En medio de una ofensiva de política exterior destinada a reconfigurar la diplomacia estadounidense, el presidente Donald Trump ha acabado dando oxígeno político a dos líderes de la izquierda latinoamericana: Luiz Inácio Lula da Silva en Brasil y Nicolás Maduro en Venezuela. … En las últimas semanas, Trump tomó decisiones drásticas contra ambos países –un alza arancelaria inédita contra Brasil y un polémico canje de prisioneros con Venezuela– que, lejos de debilitar a sus adversarios extranjeros, terminaron reforzándolos en el plano interno e internacional.
Trump anunció un arancel del 50% a todas las importaciones brasileñas, a partir del 1 de agosto, como represalia por lo que calificó de persecución política contra su aliado, el expresidente inhabilitado Jair Bolsonaro. El propio Trump vinculó explícitamente la decisión con el juicio al que se enfrenta Bolsonaro en Brasil, al que describió como una «caza de brujas», instando a que el proceso «termine de inmediato». Sin embargo, la maniobra resultó contraproducente: desató indignación nacional en Brasil ante lo que muchos vieron como un chantaje extranjero.
El presidente Lula condenó el arancelazo como «un chantaje inaceptable», «arbitrario y sin fundamento», denunciando que violaba la soberanía de su país. «Nadie le dará órdenes a este presidente», espetó Lula ante una multitud de estudiantes, enardeciendo el sentimiento nacionalista.

Lejos de amedrentarse, las instituciones brasileñas endurecieron su postura frente a Bolsonaro. Apenas días después de la amenaza arancelaria, el Tribunal Supremo intensificó el caso contra el exmandatario: agentes federales registraron la residencia de Bolsonaro y un juez ordenó colocarle una tobillera electrónica, restringir sus desplazamientos y prohibirle usar redes sociales, ante el riesgo de fuga.

> [Registros sin procesar]:

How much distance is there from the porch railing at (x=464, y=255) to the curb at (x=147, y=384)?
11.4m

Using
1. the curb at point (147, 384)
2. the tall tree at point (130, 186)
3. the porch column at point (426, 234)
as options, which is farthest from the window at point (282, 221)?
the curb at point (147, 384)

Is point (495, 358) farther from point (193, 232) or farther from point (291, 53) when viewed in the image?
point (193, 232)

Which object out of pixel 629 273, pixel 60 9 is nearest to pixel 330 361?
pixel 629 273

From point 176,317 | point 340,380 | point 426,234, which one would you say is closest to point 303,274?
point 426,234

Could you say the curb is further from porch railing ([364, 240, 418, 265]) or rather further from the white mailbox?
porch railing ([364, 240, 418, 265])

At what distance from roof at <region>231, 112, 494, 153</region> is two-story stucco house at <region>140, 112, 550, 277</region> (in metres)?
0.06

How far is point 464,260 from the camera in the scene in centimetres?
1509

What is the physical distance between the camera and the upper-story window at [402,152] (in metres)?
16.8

...

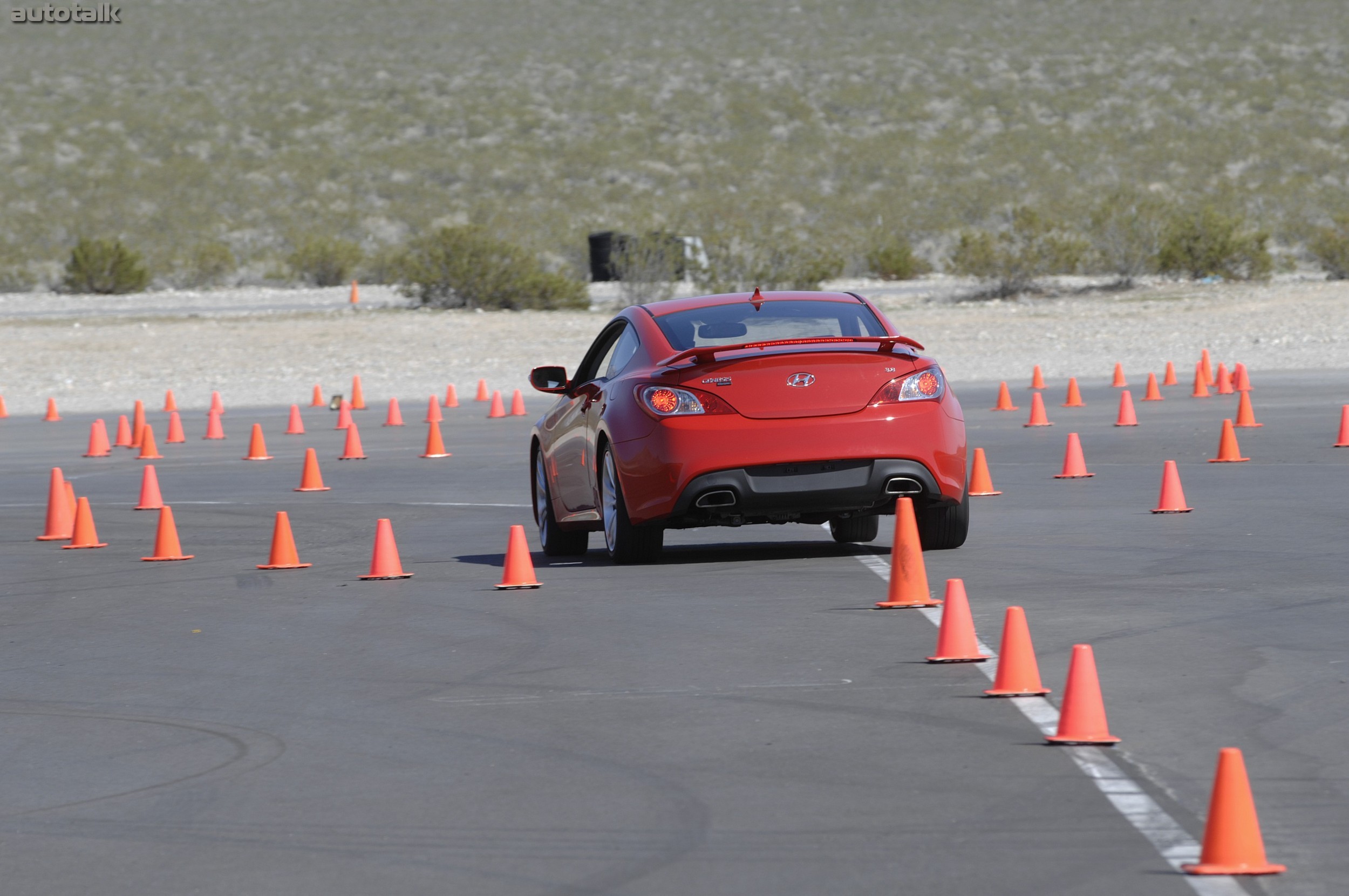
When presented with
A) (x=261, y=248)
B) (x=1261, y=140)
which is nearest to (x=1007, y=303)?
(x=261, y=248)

==

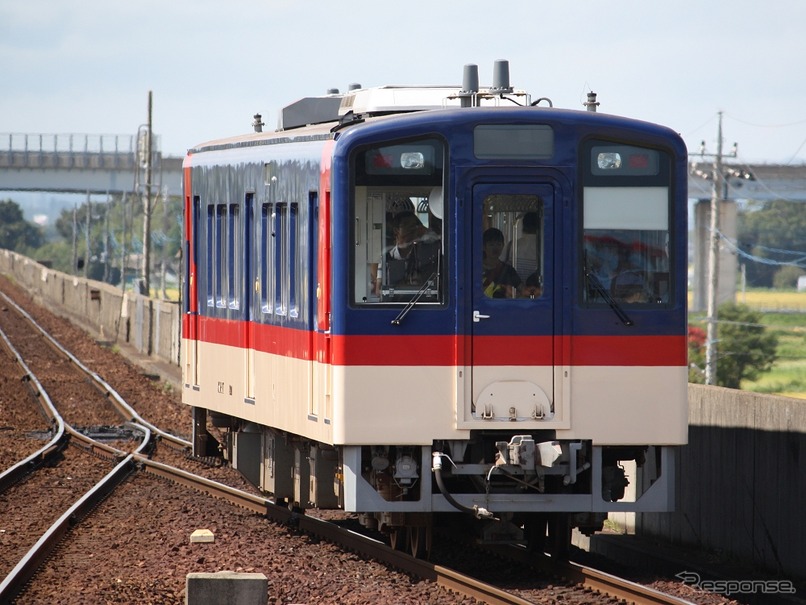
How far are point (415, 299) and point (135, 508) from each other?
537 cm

> [Tareas]:
- a) Enumera las medidas que, según el fragmento sobre Trump y la izquierda latinoamericana, ordenó un juez contra Bolsonaro.
- b) Por favor, transcribe palabra por palabra el fragmento sobre Trump y la izquierda latinoamericana desde "El presidente Lula" hasta "el sentimiento nacionalista.", incluidas ambas partes.
No hace falta consultar los registros.

> [Resultados por tarea]:
- a) Colocarle una tobillera electrónica, restringir sus desplazamientos y prohibirle usar redes sociales.

- b)
El presidente Lula condenó el arancelazo como «un chantaje inaceptable», «arbitrario y sin fundamento», denunciando que violaba la soberanía de su país. «Nadie le dará órdenes a este presidente», espetó Lula ante una multitud de estudiantes, enardeciendo el sentimiento nacionalista.